Written problem: Rewrite everything in the notes risk disclosure below from "YOU WILL NOT BE ENTITLED TO THE" down to "investment at maturity.", putting "principal amount" wherever "Face Amount" appears.

Excerpt:
________________
YOUR INVESTMENT IN THE NOTES MAY RESULT IN A LOSS — The notes do not guarantee any return of your investment. The return on the notes at maturity is based on whether or not a Knock-Out Event occurs and the Underlying Return. If the Final Price is less than the Knock-Out Price, a Knock-Out Event occurs and, for each $1,000 Face Amount of notes, you will lose 1.00% of the Face Amount for every 1.00% by which the Final Price is less than the Initial Price. In this circumstance, you will lose a significant portion or all of your investment in the notes. Any payment at maturity is subject to our ability to meet our obligations as they become due. 
 
THE RETURN ON THE NOTES IS LIMITED BY THE MAXIMUM RETURN — If a Knock-Out Event does not occur, you will be entitled to receive at maturity a return equal to the greater of the Contingent Minimum Return and the product of the Underlying Return and the Upside Leverage Factor, subject to the Maximum Return. Therefore, the maximum Payment at Maturity will be $1,210.00 per $1,000 Face Amount of notes, reflecting the Maximum Return of 21.00%, and you will not participate in any increase in the price of the Underlying in excess of 7.00%. 
 
YOU WILL NOT BE ENTITLED TO THE CONTINGENT MINIMUM RETURN IF A KNOCK-OUT EVENT OCCURS — If the Final Price is less than the Knock-Out Price, you will not be entitled to receive the Contingent Minimum Return and, for each $1,000 Face Amount of notes, you will lose 1.00% of the Face Amount for every 1.00% by which the Final Price is less than the Initial Price. 
 
THE NOTES DO NOT PAY ANY COUPONS — Unlike ordinary debt securities, the notes do not pay any coupons and do not guarantee any return of the initial investment at maturity. 
 
THE NOTES ARE SUBJECT TO OUR CREDITWORTHINESS — The notes are senior unsecured obligations of the Issuer, Deutsche Bank AG, and are not, either directly or indirectly, an obligation of any third party. Any payment(s) to be made on the notes depends on the ability of Deutsche Bank AG to satisfy its obligations as they come due. An actual or anticipated downgrade in Deutsche Bank AG’s credit rating or increase in the credit spreads charged by the market for taking our credit risk will likely have an adverse effect on the value of the notes. As a result, the actual and perceived creditworthiness of Deutsche Bank AG will affect the value of the notes and in the event Deutsche Bank AG were to default on its obligations you might not receive any amount(s) owed to you under the terms of the notes and you could lose your entire investment.
________________
Supplied information:
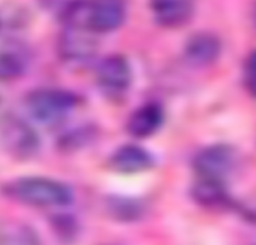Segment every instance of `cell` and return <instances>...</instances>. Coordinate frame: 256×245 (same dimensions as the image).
________________
Finished exercise:
YOU WILL NOT BE ENTITLED TO THE CONTINGENT MINIMUM RETURN IF A KNOCK-OUT EVENT OCCURS — If the Final Price is less than the Knock-Out Price, you will not be entitled to receive the Contingent Minimum Return and, for each $1,000 principal amount of notes, you will lose 1.00% of the principal amount for every 1.00% by which the Final Price is less than the Initial Price. 
 
THE NOTES DO NOT PAY ANY COUPONS — Unlike ordinary debt securities, the notes do not pay any coupons and do not guarantee any return of the initial investment at maturity.